## Directions
Decide whether each statement agrees with the diabetes stem cell research summary that follows, answering yes or no and quoting the text's deciding words: 1. The studentship ran from October 2011 to September 2014. 2. Endothelial progenitor cell therapy has already been used in the eye. 3. Cells exposed to high levels of sugar are better able to help grow new blood vessels.

## Extract

What happens to certain blood vessel stem cells in people with diabetes?

Research details

  • Type of funding: PhD Studentship
  • Grant Holder: Professor Alan Stitt
  • Institute: Queen’s University Belfast
  • Region: Northern Ireland
  • Start date: October 2011
  • End Date: September 2014
  • Priority:
  • Eye Category:

Overview

In conditions such as diabetic retinopathy and retinopathy of prematurity, blood vessels in the light-sensitive part of the eye (the retina) degenerate and fail to supply the retina with the oxygen and nutrition it needs. This is called ischaemic retinopathy, and it can lead to severe visual impairment.

Current treatments for most ischaemic retinopathies aren’t good enough and generally focus on the later stages. So there’s an urgent need to explore ways to treat the early stages of vessel damage to prevent the conditions becoming sight-threatening.

Recent evidence suggests that certain blood vessel (vascular) stem cells can be injected into patients to help blood vessel repair. But it’s important to get exactly the right cell type, especially in people with diabetes, as using the wrong ones could make diabetic retinopathy worse.

In this project the student was finding out more about blood vessel stem cells in people with diabetes. They focussed on a cell type that has been used in other clinical research, outside the retina. The aim was to gain basic knowledge that could lead to a stem cell therapy for people with diabetic retinopathy.
  • Scientific summary

    Analysis of the vasoreparative and anti-inflammatory potential of a myelomonocytic endothelial progenitor cell (EPC) sub-type for treating diabetic retinopathy.

    Endothelial progenitor cells (EPCs) represent a small, but critically important population of vascular stem cells circulating in blood. EPCs play a major role in vascular maintenance and regeneration. They also constitute a reliable biomarker of endogenous vascular repair capacity. There has been increasing interest in using EPCs as a cell therapy to promote revascularisation of ischaemic tissues. Ischaemic retinopathies are leading causes of blindness and current treatments for these eye diseases such as pan-retinal laser photocoagulation and vitreoretinal surgery are mainly focused on end-stages of the disease and do not address the primary pathology. While such “cell therapy” is already undergoing clinical trials for heart disease and limb ischaemia, it has not been used in the eye.

    EPCs have potential as an alternative and novel treatment for vascular repair and reperfusion of the ischaemic retina, such as occurs in diabetic retinopathy. However there is a pressing need to characterise the precise nature of EPCs since this nomenclature represents a “catch-all” for a range of cell-types with distinct derivation and differentiation potential. Such heterogeneity is problematic because therapy using the “wrong” cell-type delivered into a diseased tissue (such as diabetes) has potential to exacerbate pathology. This is especially true for diabetic retina.

    In this studentship, experiments have been designed to evaluate key questions that aid understanding of the nature of EPCs in diabetes. They also address the current hurdles preventing EPC-based therapy for ischaemic retinopathies.

    The project used complementary in vitro and in vivo approaches and also utilised EPCs from defined patient groups within a translational structure.
  • Research update

    In this project, the student, Sarah Chambers, studied a type of cell known as ‘circulating angiogeneic cells’. They can be isolated and injected into patients to help blood vessel repair. The results showed that this type of cell changes what it does depending on the environment it’s in.

    When they’re exposed to high levels of sugar they are less able to help grow new blood vessels. When they’re compared to circulating angiogenic cells from people without diabetes, the cells from diabetic people have fewer specific markers that mean they can do repairs. They next steps are finding out more about why this is, and how to change it so that people with diabetic retinopathy could potentially be treated with their own blood vessel stem cells.

## Supplied material
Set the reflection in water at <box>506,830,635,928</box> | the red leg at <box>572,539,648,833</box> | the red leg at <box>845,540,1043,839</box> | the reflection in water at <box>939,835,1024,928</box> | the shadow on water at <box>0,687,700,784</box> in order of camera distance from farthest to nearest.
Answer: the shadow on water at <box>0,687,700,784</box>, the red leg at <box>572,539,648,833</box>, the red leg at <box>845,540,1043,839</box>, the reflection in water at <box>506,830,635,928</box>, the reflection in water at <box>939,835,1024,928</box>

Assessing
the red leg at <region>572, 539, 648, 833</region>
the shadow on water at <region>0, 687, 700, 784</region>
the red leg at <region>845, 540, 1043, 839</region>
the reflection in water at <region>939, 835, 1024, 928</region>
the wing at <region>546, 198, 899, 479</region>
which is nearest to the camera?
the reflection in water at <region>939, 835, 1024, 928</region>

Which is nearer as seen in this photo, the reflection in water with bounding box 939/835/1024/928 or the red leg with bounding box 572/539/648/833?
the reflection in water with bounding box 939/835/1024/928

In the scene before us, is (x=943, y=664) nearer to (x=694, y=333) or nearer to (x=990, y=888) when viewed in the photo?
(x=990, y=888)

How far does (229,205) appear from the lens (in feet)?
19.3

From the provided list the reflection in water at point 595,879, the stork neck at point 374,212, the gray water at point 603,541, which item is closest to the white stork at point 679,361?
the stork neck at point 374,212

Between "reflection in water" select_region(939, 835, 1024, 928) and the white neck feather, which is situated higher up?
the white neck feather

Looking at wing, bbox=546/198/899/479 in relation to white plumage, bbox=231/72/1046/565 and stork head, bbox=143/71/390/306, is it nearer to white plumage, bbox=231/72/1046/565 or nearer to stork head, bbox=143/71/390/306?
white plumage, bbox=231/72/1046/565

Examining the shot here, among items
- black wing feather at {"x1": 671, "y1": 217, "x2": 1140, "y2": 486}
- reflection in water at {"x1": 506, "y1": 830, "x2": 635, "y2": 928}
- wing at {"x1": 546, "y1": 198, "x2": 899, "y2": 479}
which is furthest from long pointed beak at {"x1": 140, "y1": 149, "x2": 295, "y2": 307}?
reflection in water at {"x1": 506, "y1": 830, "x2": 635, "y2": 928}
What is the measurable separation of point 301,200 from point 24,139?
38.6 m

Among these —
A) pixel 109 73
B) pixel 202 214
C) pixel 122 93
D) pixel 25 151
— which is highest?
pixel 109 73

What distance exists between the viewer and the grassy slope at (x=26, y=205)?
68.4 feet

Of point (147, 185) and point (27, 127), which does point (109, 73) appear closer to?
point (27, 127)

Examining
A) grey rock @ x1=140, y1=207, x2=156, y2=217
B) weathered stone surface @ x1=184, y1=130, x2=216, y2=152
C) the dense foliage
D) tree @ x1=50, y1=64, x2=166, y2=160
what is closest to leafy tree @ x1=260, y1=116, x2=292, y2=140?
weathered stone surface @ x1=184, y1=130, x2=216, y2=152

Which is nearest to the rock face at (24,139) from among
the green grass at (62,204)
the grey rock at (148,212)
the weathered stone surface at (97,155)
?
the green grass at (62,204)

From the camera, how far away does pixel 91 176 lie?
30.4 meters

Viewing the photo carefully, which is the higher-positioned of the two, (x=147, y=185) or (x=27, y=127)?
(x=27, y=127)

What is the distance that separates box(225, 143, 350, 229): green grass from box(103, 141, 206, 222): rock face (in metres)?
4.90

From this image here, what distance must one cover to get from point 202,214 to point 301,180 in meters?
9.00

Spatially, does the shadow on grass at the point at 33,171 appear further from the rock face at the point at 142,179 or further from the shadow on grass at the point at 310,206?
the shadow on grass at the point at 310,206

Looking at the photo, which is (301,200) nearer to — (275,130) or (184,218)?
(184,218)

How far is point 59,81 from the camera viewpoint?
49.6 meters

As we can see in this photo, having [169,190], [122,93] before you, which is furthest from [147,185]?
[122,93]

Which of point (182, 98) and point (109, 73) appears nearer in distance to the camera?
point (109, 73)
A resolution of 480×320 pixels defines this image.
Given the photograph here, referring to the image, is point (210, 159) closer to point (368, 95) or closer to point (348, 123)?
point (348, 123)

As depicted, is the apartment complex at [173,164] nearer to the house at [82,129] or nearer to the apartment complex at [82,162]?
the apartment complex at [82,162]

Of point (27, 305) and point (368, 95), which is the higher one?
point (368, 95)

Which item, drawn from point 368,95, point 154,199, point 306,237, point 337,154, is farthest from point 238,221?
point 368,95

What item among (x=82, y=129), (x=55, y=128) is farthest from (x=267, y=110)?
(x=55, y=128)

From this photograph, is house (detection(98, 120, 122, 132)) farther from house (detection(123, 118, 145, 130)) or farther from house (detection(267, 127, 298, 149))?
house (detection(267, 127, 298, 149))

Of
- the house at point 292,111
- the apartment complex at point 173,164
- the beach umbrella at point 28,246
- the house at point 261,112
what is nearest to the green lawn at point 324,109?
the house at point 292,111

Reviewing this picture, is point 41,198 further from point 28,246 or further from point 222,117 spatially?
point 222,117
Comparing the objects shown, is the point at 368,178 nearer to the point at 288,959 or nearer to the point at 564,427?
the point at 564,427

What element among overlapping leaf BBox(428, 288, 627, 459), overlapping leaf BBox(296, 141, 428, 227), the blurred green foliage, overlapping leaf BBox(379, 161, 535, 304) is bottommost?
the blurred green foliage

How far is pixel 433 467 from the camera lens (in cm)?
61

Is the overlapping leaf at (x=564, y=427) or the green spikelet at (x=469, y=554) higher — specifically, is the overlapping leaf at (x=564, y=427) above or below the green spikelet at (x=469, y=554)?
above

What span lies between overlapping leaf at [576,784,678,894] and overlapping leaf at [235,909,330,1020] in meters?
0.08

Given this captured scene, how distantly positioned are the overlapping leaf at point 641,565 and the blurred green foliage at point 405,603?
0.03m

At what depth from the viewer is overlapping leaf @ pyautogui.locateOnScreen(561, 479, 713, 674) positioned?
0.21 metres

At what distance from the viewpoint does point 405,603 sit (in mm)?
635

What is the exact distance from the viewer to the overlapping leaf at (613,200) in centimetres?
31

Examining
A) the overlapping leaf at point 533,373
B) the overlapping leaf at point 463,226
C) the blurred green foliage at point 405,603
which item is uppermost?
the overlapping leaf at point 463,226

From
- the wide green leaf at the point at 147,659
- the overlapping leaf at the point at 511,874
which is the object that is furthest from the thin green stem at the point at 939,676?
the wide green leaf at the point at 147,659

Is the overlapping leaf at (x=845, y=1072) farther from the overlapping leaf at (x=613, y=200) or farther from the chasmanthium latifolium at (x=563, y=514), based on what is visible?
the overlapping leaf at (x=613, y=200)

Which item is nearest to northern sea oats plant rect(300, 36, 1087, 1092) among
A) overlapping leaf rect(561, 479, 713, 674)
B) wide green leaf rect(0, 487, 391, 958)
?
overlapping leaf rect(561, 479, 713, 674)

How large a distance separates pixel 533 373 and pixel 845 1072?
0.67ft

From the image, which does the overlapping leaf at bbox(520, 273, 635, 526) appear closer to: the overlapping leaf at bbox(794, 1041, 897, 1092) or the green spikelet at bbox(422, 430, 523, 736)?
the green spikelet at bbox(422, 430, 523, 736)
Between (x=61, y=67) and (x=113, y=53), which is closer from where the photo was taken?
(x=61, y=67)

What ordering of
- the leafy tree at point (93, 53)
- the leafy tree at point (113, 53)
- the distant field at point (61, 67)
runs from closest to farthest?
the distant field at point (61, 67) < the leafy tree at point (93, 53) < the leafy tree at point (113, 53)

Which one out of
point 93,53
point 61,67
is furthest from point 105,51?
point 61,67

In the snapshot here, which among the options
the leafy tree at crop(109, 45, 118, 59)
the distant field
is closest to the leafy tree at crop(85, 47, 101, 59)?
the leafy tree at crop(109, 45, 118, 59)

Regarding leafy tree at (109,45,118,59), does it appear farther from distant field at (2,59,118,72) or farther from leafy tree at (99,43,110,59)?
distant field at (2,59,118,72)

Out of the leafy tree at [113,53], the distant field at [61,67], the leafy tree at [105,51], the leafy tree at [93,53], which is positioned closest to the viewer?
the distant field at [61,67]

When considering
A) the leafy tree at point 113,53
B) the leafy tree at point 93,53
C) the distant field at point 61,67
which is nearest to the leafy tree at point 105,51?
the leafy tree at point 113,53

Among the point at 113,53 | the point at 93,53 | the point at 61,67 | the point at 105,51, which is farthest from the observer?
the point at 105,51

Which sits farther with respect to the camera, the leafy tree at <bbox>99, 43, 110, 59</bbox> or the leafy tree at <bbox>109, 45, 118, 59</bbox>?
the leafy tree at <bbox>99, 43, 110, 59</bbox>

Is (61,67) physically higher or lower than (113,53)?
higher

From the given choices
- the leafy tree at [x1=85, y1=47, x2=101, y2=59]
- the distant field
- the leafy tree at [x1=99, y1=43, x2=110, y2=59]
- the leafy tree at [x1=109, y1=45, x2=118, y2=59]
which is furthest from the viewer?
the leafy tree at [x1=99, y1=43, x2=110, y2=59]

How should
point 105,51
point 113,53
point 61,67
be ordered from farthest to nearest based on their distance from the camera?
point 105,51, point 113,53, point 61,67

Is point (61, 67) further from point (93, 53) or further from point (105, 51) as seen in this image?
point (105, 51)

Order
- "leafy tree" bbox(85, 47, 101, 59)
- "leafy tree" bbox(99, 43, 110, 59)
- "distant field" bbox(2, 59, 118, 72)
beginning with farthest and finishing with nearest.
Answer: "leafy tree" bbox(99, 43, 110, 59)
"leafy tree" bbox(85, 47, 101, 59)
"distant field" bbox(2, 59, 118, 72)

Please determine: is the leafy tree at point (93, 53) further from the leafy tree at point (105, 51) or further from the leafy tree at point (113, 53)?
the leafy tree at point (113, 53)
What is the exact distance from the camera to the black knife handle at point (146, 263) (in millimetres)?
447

## Written solution
1. Yes. "Start date: October 2011" and "End Date: September 2014"
2. No. "it has not been used in the eye."
3. No. "When they’re exposed to high levels of sugar they are less able to help grow new blood vessels."